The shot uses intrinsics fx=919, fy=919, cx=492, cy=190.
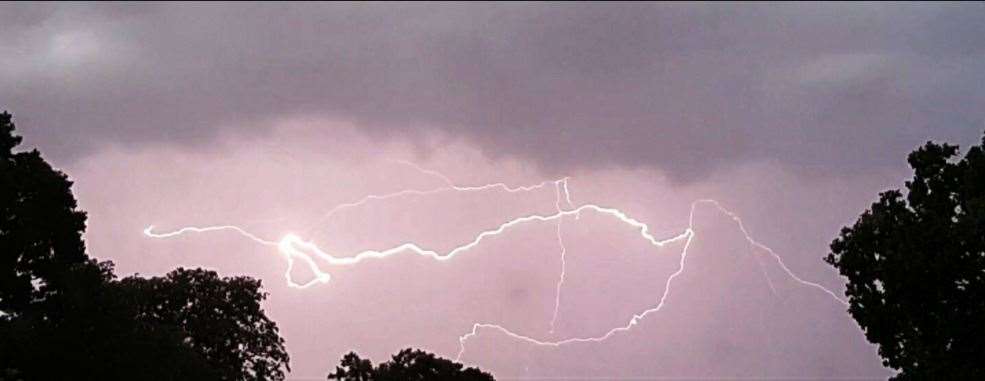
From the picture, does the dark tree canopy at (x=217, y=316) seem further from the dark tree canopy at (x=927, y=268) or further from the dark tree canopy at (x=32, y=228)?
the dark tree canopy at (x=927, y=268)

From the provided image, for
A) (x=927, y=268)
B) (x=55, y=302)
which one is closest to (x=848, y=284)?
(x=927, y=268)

....................

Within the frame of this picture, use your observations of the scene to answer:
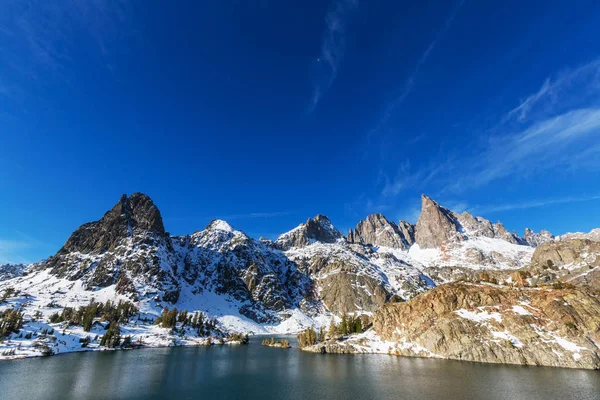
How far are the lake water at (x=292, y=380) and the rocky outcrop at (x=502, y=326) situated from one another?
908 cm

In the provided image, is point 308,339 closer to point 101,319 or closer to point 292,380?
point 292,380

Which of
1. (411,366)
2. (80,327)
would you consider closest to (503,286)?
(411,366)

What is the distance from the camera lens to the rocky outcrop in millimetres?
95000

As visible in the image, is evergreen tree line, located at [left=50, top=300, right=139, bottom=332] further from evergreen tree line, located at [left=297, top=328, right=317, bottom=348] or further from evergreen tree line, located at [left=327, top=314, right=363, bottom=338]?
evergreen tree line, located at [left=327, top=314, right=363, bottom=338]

....................

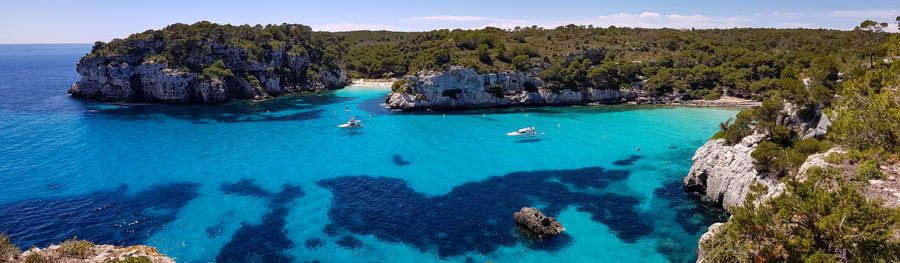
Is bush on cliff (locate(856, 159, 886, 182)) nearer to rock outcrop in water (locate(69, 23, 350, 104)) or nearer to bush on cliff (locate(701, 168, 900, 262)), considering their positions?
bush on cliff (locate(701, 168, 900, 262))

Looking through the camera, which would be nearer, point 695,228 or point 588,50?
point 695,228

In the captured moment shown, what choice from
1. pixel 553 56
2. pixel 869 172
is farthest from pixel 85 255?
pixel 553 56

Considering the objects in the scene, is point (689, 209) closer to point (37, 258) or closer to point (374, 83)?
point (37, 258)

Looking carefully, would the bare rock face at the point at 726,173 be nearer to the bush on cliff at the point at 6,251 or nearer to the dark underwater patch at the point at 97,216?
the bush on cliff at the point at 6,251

....................

### EXERCISE TASK
Count the lines above that contain the word "canopy", and reply with only that number.

### SOLUTION
2